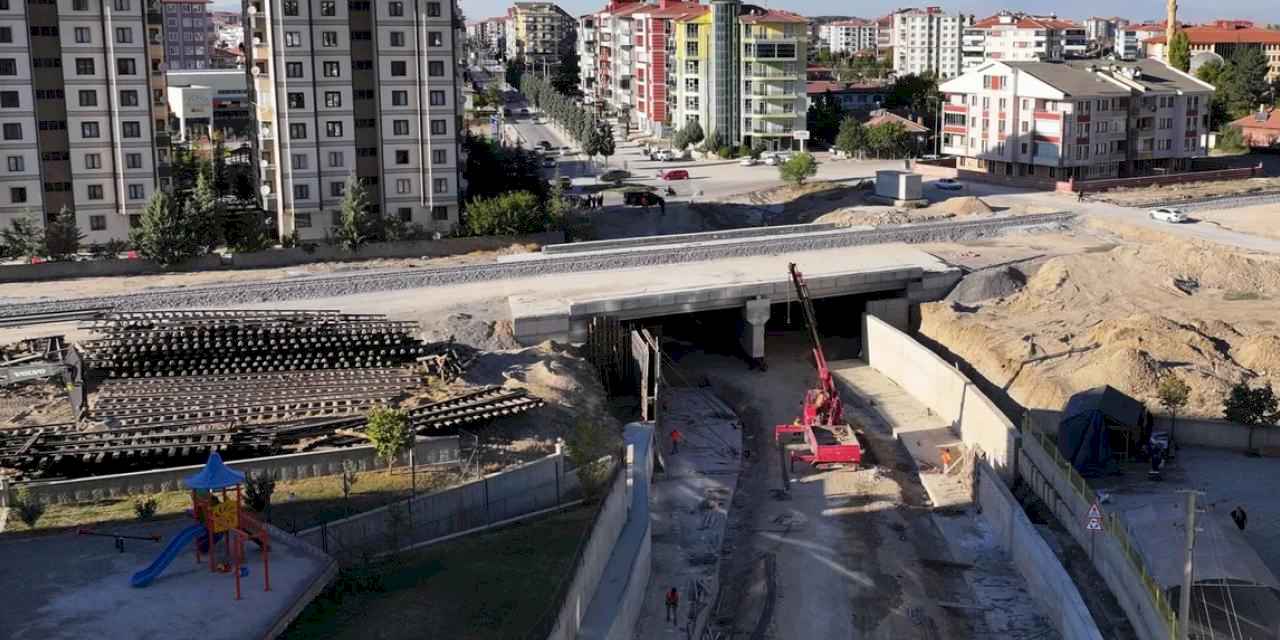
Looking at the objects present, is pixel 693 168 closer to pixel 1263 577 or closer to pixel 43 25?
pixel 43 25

...

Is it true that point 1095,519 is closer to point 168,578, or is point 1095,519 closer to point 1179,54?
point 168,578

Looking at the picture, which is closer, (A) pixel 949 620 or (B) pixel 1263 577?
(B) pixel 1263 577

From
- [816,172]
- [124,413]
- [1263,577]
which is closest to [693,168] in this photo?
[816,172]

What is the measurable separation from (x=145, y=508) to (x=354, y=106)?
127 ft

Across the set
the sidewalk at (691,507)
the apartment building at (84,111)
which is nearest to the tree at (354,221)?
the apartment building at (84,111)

EXERCISE BRIEF: Which lines in the material above contain the string "closer"? Show each of those lines in full. Case counts.

FINISHED ANSWER:
Looking at the objects present, is pixel 693 168 closer to pixel 1263 577 or closer to pixel 43 25?
Is it true that point 1095,519 is closer to point 168,578, or is point 1095,519 closer to point 1179,54?
Looking at the picture, which is closer, (A) pixel 949 620 or (B) pixel 1263 577?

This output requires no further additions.